I go back to what I said before. This is a tiny portion of the budget, a tiny portion of our debt problem. It's something that pays dividends. It's part of our spending
2012 will be a big year for supercomputers. (Score:3)
Titan will be a hugely powerful computer. However, fastest supercomputer might be just out of reach. 2012 is also the year that Lawrence Livermore labs, also part of the Department of Energy, is planning to unveil their 20 petaflop BlueGene/Q computer name Seqoia. [http://www.hpcwire.com/hpcwire/2009-02-03/lawrence_livermore_prepares_for_20_petaflop_blue_gene_q.html]
That said, Seqoia will be a classified system for nuclear stockpile simulations.
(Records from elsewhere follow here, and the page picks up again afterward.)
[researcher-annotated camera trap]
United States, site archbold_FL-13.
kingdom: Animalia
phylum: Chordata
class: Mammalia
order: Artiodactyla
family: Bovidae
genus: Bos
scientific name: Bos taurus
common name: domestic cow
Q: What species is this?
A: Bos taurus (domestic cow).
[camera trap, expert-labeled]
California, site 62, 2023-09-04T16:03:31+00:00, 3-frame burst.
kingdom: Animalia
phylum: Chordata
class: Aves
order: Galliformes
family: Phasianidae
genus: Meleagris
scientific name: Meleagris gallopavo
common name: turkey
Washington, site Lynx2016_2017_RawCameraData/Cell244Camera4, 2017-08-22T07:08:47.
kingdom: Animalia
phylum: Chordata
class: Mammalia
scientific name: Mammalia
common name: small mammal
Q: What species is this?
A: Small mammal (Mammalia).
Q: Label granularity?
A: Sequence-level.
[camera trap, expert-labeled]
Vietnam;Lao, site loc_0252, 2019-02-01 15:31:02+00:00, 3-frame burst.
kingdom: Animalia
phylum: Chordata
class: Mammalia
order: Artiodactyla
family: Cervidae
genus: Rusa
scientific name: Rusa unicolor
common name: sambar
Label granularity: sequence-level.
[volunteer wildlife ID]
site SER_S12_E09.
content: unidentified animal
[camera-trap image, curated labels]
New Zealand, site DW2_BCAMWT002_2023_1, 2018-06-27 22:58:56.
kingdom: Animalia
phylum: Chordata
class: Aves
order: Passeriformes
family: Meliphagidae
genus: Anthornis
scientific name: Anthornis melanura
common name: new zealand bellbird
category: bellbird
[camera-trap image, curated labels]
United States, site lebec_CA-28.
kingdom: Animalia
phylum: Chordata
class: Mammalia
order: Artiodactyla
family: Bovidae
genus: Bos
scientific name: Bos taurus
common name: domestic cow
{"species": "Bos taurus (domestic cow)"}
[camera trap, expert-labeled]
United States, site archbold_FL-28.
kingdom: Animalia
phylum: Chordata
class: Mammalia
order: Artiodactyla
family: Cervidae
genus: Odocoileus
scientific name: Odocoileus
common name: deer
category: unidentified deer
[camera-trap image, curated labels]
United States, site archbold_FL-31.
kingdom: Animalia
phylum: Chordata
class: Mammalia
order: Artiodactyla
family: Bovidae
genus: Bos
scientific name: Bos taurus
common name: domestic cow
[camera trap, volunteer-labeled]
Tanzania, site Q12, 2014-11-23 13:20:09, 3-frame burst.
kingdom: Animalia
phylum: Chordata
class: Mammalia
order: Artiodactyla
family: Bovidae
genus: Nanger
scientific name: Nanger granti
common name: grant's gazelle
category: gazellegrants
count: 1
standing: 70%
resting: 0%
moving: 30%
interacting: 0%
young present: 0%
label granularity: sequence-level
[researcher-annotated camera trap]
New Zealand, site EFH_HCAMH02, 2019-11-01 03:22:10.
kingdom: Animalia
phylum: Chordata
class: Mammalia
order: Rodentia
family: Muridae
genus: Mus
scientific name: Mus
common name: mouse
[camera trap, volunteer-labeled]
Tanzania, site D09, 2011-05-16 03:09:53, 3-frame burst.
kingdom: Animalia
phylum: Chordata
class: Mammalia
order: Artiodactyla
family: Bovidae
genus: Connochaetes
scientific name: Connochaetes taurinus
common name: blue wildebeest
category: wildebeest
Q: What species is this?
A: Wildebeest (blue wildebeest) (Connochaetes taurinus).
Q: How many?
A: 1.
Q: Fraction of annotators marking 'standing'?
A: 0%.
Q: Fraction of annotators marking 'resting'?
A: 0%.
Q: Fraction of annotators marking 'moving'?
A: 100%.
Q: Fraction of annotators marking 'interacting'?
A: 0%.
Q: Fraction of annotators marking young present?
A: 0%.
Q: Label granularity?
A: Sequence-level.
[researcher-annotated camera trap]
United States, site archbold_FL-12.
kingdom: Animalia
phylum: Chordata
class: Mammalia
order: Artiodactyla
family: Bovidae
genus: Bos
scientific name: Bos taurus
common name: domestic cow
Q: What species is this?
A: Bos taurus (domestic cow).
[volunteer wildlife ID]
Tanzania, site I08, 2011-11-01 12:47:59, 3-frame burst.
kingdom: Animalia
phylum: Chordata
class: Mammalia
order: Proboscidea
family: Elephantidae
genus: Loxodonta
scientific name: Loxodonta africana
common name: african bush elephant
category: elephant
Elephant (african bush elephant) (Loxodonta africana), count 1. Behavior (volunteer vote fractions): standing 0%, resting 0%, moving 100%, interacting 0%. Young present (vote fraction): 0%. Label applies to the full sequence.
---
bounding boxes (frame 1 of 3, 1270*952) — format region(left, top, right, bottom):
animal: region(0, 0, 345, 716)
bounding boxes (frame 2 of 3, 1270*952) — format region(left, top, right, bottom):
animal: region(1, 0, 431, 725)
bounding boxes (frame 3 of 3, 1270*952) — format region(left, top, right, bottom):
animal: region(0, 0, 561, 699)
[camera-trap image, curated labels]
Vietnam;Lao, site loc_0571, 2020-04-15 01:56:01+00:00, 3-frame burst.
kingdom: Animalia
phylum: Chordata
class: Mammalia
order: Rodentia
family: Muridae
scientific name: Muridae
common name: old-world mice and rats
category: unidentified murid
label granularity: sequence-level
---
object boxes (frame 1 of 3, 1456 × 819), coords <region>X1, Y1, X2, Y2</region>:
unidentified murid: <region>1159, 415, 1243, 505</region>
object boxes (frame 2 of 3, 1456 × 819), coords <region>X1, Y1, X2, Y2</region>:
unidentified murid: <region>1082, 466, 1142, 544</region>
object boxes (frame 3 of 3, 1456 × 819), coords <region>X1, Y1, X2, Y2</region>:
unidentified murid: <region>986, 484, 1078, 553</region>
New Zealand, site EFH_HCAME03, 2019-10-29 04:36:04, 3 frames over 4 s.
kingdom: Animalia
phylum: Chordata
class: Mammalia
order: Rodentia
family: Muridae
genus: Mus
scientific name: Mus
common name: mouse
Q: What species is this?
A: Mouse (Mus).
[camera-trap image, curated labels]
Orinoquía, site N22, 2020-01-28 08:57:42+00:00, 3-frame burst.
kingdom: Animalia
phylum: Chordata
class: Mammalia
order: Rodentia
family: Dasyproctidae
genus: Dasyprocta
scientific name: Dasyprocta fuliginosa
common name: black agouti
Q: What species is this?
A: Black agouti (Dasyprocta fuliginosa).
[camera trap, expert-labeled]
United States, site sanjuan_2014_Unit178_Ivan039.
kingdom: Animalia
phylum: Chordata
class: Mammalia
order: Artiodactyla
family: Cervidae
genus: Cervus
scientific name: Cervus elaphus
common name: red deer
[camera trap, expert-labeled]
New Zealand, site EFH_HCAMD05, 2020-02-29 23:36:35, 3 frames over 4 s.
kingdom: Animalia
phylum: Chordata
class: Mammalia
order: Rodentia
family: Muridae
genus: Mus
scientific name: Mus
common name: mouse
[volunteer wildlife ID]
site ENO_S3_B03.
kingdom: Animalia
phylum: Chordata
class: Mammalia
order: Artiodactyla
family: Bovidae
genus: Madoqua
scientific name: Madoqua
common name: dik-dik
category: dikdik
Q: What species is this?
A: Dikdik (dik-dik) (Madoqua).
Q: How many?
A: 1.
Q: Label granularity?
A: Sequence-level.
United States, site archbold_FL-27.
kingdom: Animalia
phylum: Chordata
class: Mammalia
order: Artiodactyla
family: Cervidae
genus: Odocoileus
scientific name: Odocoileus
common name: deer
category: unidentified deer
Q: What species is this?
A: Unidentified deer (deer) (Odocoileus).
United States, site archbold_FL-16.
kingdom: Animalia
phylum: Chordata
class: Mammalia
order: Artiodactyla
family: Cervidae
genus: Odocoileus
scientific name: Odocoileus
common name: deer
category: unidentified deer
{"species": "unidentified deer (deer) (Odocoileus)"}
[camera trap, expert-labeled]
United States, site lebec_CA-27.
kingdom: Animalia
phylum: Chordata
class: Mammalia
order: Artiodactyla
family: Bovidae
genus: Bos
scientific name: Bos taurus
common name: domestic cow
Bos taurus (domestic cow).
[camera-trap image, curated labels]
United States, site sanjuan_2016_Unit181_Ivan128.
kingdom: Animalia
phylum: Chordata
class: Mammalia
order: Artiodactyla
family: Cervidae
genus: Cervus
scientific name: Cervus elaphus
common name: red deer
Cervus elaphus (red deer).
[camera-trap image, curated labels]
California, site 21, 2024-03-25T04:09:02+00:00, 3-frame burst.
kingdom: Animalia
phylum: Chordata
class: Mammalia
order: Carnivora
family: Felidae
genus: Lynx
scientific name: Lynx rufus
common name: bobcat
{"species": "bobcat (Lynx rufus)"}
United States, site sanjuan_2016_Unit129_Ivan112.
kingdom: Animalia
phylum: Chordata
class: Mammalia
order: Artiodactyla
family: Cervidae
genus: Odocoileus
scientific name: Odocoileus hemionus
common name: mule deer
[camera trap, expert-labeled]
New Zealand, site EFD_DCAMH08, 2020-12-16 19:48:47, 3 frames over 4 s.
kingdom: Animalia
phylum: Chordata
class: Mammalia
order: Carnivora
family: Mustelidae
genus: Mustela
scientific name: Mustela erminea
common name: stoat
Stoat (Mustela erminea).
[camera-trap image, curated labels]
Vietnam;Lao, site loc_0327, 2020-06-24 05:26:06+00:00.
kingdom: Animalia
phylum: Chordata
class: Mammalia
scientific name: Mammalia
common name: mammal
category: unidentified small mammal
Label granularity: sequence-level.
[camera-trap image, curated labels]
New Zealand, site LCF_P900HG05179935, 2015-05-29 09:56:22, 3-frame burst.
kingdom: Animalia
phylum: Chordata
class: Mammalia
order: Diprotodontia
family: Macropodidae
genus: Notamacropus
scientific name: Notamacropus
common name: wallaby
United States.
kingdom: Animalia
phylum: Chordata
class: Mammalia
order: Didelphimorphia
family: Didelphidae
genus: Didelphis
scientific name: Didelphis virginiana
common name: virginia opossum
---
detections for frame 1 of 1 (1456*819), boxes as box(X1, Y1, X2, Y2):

Titan will be a comparatively open system for wide ranging scientific discovery: government, academic, and industrial.
Re: (Score:1)
Re: (Score:2)
Not to mention the likelihood of the arrival of Sandy Bridge systems, Kepler and Southern Islands GPUs providing competitors that aren't big in the news at the moment.
By the end of 2012, even the optimistic end of the scale at 20 petaflops probably won't be #1. If #1 is a BlueGene, it will probably use less electricity than Titan while still getting higher numbers, though either way programmers will have a bit of a struggle vs. big traditional CPU based systems.
Re: (Score:2)
Damnit, I just realized I wasn't logged in... oh well.
Re: (Score:2)
"Within 5 to 10 years", of course.
Re: (Score:1)
Re: (Score:2)
1M instances...
Great, but... (Score:1)
Yeah! (Score:3)
Go Atari!
Re: (Score:2)
You jest but Atari really was working on a deskside "supercomputer"....
http://en.wikipedia.org/wiki/Atari_Abaq [wikipedia.org]
AKA The Atari ATW800.... based on INMOS Transputer RISC CPU's. Very cool, really wanted one when I was a kid. Figured they were vapor until years later when a few started popping up here and there on eBay.
Never had a Jaguar but always wanted one. I grew up with the Atari XL/XE-series and the ST though.
Wait.... (Score:1)
Jaguar (Score:4, Funny)
I would have thought that the world's fastest cluster would something a little more modern than OS X 10.2.
Naming... (Score:2)
All kidding aside for Crysis and Quake (Score:1)
What kind of gaming server WOULD this kind of processing power allow? Imagine the AIs, physics, and real-time geographical updates something like this could support. I know that EVE has a rather massive server and database for their universe but this should kick that server's behind.
Communications with clients would likely be the main bottleneck to keep up with all this but imagine some nifty in-house gaming consoles.
I was mistaken... (Score:2)
I was expecting a supercomputer made out of a beowulf cluster of Atari Jaguars.
Slickdeal? (Score:1)
That's a total of 4,800 servers, or 38,400 processors in total; 19,200 Opterons 6200s, and 19,200 Tesla GPUs. ... that's 307,200 CPU cores — and with 512 shaders in each Tesla chip that's 9,830,400 compute units.
Fail. No HDMI. :)
Re: (Score:1)
http://www.nccs.gov/computing-resources/jaguar/
Cray linux, which as I understand is a derivative of SuSE
LFTR (Score:2)
Mandatory LFTR comment here. Yes, it would be nice if this fancy tool were to be used in the effort towards solving problems with Liquid Fluoride Thorium Reactors, such as cutting down on the tritium production, but ORNL doesn't seem to be interested in its child any more. But, perhaps some funding will be found in the future for creation of modeling software and purchase of CPU time on this Jaguar or the next. Is Stephen Chu the bottleneck?
Difference between a supercomputer and a cluster? (Score:2)
Seems to me this supposed supercomputer is just a cluster of quad processor motherboards with coprocessors.
And why isn't it liquid cooled in refined mineral oil on cabinets on their back? It cuts the power requirements for cooling and makes the boards as a whole more reliable. Don't have to worry about cooling fans going down and you can have redundant heat exchanging pumps.